┌─ PAGE EXTRACT

Edmund Spenser lurks in the background of the brilliant poem Secretarial in the sequence significantly called Home, Again (whose comma maybe recalls Tom Paulin’s title A Nation, Yet Again). The truculent Colin in McAuliffe’s poem is closely related to Spenser’s Colin Clout (he returns later in the book in Colin, Again) who rejoiced in his return home “again”. This Irish Colin is not impressed by McAuliffe’s returning to Ireland in a car with an English registration: “No one,/ it seems he had to tell me this, no one belonging to them ever had/ to go over to England.” It may be Spenser’s castle at Kilcolman that is being sought out – maybe . . .

In any case "home" is a complex word here. It is at least as much Manchester as McAuliffe's native Listowel (to which his Cork family were interlopers anyway).  The book is full of Manchester locations – Longford Park, Fog Lane Park – as well as Irish places: Rossaveal, the Listowel Arms, Jane Eyre in Derry. It is a very located poetry.

Manchester bombing

The finest poem here, and the one which shows the poet’s imaginative and emotional range at its most profound, is City of Trees, 22 May 2017, about the Manchester Arena bombing, witha marvellous epigraph from Philip Larkin: Their greenness is a kind of grief. In the same way that the mind wanders in St Patrick’s Day, many less grievous associations with Manchester are woven in here: the two Irish pubs “The Clarence and the Whitworth”; Fallowfield; the Morrison’s in Chorlton; Aguero’s goal of May 13th, 2020.

For that, McAuliffe typically supplies circumstantial context: while the poet is “digging in the spuds”, “Agueroooo going global/ on the end of Balotelli’s flick” (we think of Mick Imlah’s observation that sport matters because it doesn’t matter). The poem concludes with a kind of numbness “as we move on from the rooms/ and fields and trees of the city’s hundred towns/ whose separating griefs harden and endure”.

No single location is exclusively home, though; Ledwidge in Manchester recalls that Francis Ledwidge, the author of Lament for Thomas MacDonagh, was in hospital in Manchester when he heard of the Easter Rising and was sent to his death at Ypres.

└─
┌─ RECORDS SUPPLIED

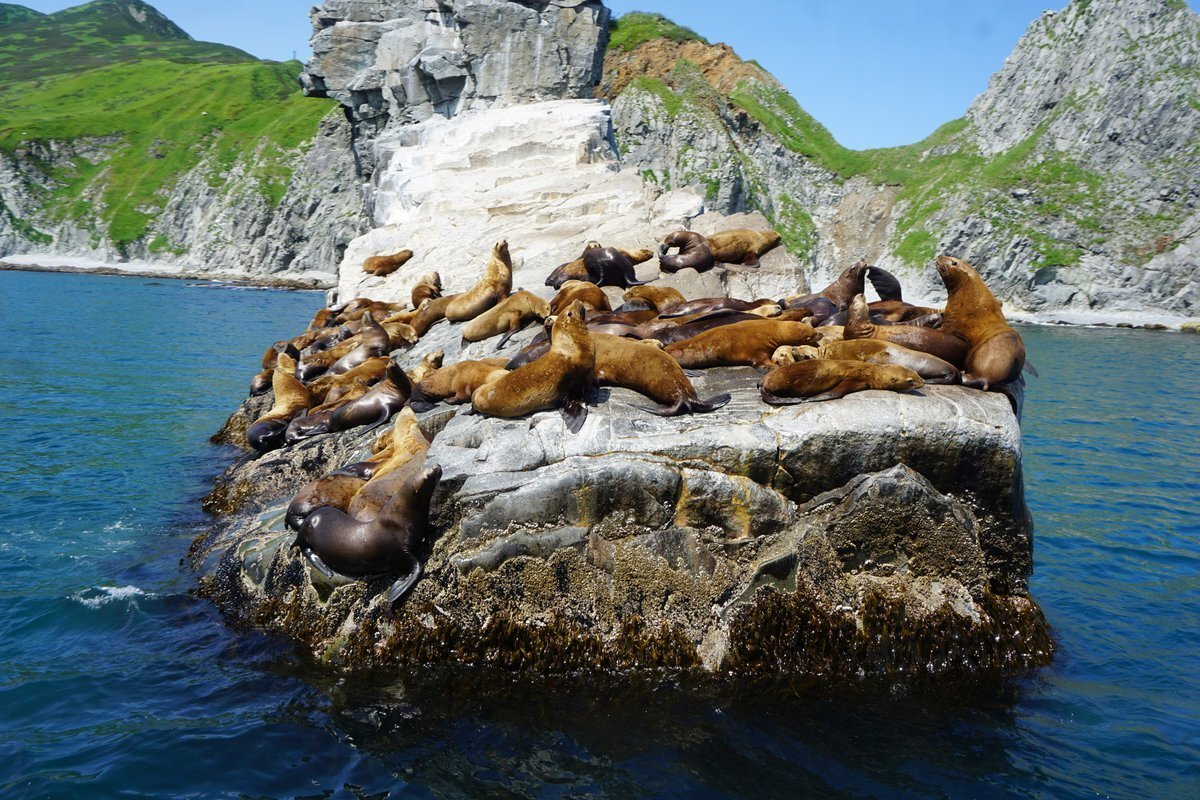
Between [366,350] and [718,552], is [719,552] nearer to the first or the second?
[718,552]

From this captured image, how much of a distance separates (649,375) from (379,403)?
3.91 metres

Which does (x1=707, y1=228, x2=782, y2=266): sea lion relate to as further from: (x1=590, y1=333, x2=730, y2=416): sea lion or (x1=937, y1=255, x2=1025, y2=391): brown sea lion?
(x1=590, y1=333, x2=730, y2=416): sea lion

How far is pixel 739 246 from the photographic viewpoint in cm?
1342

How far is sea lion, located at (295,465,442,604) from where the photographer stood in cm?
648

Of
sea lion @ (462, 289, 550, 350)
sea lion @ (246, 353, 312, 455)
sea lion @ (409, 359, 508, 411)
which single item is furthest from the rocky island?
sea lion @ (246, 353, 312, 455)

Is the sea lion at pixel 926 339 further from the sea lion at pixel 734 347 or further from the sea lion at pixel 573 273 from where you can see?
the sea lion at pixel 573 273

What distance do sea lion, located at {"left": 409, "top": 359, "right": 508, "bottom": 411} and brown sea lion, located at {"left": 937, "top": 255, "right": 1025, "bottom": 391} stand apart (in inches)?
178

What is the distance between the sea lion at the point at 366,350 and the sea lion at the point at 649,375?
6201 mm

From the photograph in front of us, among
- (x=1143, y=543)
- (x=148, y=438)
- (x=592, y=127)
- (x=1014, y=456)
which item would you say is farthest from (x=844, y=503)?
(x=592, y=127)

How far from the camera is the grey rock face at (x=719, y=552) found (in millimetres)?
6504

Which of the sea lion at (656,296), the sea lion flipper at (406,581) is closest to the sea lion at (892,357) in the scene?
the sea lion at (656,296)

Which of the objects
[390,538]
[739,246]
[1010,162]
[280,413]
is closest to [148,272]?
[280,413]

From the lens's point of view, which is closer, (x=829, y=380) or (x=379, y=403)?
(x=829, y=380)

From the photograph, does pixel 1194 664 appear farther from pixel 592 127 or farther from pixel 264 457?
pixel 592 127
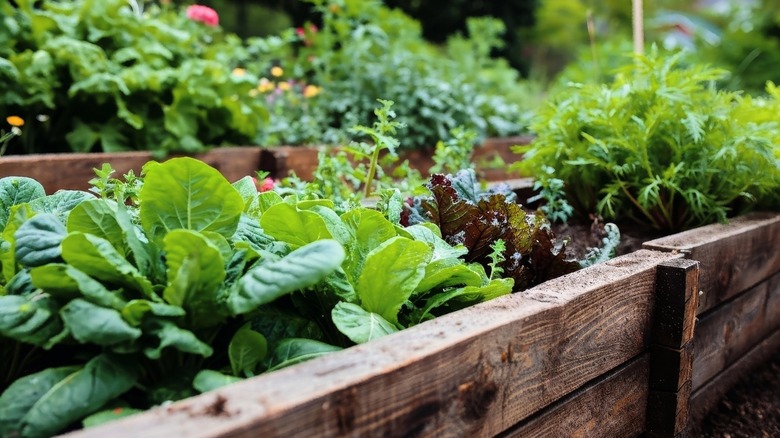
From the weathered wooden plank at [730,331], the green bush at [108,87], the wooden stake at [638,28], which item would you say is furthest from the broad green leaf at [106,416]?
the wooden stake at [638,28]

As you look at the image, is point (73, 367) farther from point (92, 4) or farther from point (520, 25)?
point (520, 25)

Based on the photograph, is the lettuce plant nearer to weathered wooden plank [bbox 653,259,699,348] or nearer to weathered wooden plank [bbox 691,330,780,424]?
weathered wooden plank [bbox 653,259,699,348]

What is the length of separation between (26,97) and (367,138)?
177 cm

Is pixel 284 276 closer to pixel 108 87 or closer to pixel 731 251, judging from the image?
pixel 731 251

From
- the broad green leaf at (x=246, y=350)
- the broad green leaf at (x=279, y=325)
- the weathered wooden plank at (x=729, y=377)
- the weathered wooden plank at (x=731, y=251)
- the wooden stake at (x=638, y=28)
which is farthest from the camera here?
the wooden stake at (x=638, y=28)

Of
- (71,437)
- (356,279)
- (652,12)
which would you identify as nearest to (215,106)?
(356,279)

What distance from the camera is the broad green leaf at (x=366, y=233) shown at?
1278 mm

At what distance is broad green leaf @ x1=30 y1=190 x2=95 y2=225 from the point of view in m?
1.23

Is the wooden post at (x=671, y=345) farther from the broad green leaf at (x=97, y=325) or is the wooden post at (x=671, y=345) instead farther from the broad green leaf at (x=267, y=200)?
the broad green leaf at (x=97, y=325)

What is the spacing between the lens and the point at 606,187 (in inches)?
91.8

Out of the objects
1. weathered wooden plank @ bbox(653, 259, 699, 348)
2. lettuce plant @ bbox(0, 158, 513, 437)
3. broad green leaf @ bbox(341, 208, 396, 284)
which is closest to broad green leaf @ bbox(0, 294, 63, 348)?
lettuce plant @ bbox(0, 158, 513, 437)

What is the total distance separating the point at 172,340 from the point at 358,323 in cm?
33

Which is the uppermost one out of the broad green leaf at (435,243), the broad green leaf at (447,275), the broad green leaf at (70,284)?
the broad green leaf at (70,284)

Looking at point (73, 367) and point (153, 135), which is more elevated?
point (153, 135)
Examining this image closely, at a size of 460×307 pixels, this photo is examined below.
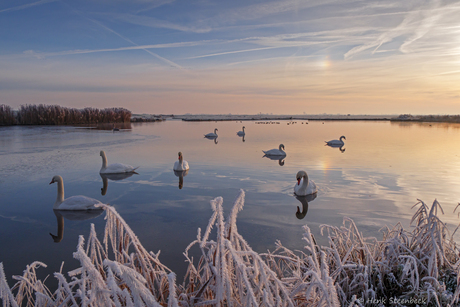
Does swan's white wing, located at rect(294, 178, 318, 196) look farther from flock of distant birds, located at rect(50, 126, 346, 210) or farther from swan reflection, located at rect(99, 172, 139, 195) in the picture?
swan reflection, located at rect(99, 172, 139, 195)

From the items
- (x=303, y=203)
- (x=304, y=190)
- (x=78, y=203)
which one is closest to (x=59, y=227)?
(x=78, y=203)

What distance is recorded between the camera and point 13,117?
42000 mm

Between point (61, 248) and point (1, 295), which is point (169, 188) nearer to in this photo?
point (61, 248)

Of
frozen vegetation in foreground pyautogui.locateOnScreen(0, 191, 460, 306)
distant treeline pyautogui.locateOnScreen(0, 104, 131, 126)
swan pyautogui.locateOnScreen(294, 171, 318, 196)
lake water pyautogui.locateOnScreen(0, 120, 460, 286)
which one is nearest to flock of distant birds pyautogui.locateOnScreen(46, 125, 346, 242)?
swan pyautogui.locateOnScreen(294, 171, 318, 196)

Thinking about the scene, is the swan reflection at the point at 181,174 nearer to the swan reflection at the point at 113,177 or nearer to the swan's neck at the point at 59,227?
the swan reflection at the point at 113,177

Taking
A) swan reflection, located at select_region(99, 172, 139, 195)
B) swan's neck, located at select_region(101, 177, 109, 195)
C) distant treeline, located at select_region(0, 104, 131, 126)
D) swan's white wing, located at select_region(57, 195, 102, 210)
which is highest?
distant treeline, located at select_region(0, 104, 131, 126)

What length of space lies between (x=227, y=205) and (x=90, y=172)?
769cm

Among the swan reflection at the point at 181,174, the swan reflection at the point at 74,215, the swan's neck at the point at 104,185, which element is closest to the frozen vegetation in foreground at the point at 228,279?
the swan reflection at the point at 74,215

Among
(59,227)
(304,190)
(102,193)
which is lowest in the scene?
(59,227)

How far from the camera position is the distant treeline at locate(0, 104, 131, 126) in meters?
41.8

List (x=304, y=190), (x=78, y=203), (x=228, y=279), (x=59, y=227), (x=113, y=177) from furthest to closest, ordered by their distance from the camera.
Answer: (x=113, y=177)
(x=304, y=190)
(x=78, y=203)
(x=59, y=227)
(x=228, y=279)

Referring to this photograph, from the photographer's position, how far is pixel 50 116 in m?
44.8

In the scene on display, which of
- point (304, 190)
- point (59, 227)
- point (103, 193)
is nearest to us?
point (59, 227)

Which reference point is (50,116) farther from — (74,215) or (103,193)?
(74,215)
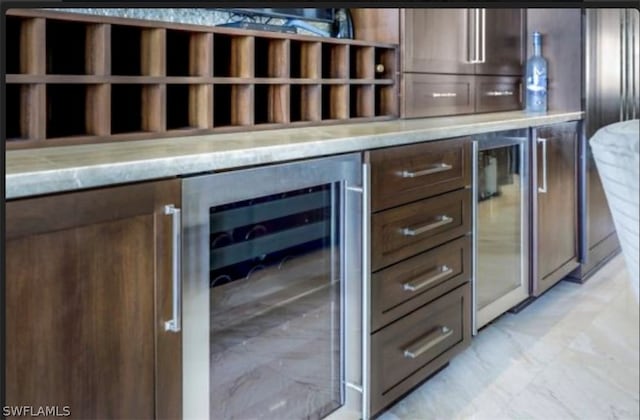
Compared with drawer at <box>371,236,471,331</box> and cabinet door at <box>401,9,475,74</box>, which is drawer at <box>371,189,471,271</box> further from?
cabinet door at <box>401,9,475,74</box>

└─
┌─ RECORDS SUPPLIED

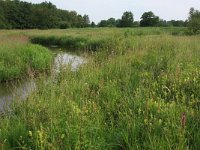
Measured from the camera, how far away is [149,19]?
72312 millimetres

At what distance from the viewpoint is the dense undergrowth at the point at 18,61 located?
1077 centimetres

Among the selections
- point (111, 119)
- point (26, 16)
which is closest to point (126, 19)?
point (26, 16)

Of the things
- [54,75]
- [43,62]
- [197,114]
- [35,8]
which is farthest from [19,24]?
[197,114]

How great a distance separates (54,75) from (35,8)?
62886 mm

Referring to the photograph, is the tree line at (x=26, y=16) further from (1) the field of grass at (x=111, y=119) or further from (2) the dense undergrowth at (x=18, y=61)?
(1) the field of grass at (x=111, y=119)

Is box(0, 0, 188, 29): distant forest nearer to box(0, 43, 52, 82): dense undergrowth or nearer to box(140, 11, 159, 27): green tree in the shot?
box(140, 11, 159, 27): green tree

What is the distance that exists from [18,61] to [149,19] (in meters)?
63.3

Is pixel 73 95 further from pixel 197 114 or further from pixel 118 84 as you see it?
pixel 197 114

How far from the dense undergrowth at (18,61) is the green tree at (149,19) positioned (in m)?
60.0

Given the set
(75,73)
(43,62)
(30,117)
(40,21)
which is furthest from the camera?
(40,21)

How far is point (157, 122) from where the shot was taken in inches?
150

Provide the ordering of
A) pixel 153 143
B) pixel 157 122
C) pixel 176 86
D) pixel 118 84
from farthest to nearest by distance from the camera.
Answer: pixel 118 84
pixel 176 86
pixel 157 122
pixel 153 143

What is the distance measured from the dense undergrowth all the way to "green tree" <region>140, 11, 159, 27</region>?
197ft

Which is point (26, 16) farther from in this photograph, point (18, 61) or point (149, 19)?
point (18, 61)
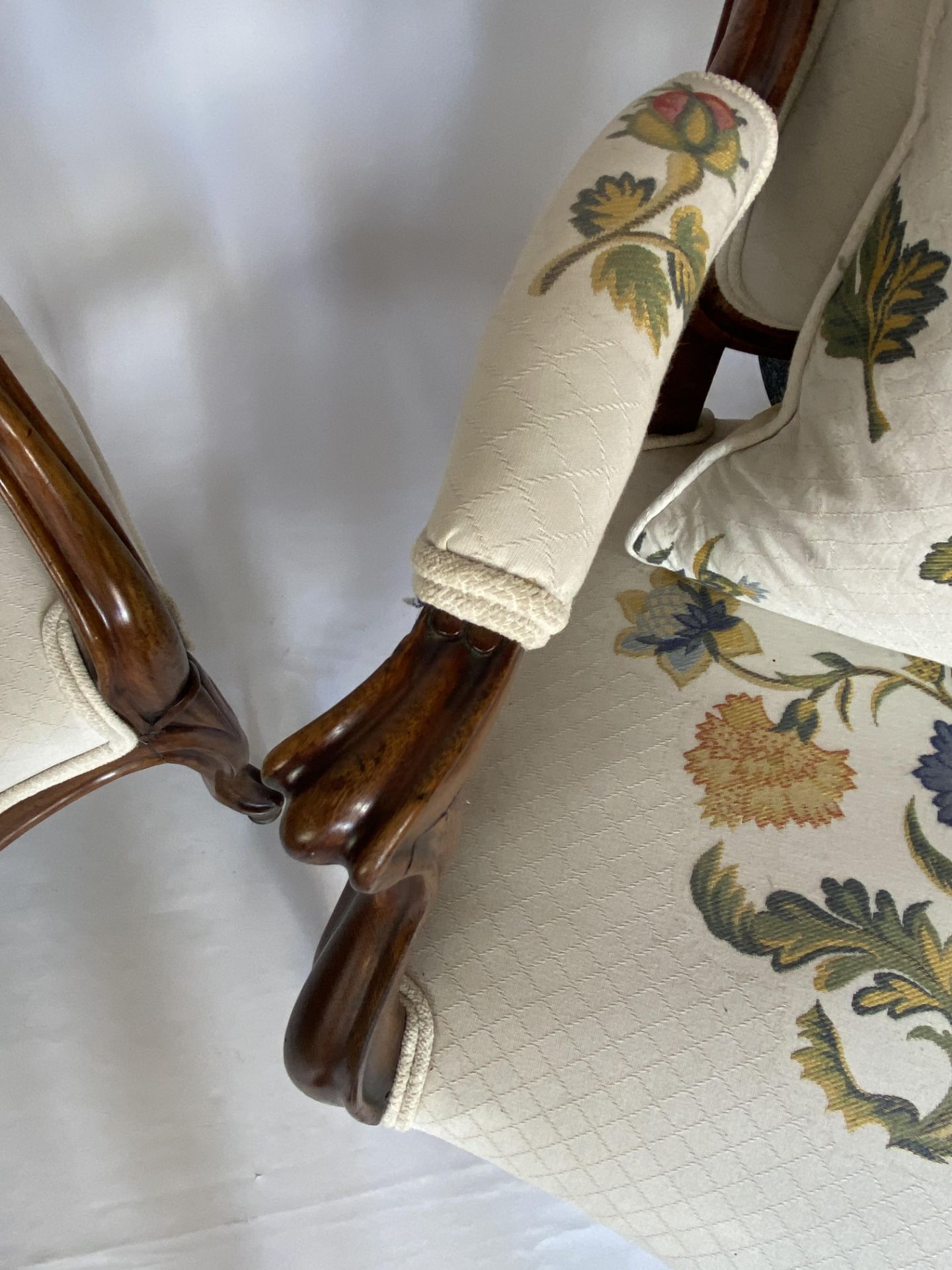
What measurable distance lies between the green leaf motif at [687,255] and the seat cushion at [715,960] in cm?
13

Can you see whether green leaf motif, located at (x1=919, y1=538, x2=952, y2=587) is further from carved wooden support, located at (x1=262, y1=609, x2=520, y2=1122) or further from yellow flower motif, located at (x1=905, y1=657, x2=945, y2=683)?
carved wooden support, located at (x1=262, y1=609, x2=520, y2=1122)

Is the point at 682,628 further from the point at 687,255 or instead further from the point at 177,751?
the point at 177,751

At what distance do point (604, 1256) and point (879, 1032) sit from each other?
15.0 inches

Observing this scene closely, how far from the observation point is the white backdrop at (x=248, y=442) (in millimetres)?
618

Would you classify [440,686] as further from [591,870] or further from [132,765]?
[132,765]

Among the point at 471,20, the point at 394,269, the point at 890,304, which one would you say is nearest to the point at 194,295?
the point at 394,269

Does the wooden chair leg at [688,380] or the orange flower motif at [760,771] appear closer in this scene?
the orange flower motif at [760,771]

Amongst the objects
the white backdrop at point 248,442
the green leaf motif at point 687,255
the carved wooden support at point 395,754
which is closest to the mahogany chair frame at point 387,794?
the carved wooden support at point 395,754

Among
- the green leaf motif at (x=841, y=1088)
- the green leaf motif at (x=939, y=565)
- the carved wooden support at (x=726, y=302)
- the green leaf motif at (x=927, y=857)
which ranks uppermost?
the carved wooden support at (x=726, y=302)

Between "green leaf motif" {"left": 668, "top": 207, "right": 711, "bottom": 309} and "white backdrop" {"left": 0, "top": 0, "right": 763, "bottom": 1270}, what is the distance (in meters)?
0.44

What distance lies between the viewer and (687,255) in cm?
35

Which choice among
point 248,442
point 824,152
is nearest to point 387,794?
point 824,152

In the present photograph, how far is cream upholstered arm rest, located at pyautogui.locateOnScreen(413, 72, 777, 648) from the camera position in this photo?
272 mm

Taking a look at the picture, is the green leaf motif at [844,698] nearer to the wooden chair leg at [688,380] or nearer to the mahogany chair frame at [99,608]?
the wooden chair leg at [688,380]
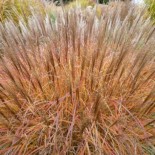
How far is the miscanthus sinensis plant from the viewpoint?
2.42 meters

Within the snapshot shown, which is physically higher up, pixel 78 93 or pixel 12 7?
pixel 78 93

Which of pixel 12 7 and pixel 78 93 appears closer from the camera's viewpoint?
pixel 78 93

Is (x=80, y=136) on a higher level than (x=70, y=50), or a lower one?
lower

└─

TASKS TO CARRY OUT =>
1. Write out the passage of the poetry review that begins with the words "No single location" and ends with "death at Ypres.".
2. Which writers other than McAuliffe does the poetry review name?
These records come from a separate source.

ANSWERS FOR THE TASKS =>
1.
No single location is exclusively home, though; Ledwidge in Manchester recalls that Francis Ledwidge, the author of Lament for Thomas MacDonagh, was in hospital in Manchester when he heard of the Easter Rising and was sent to his death at Ypres.

2. Edmund Spenser, Tom Paulin, Philip Larkin, Mick Imlah, Francis Ledwidge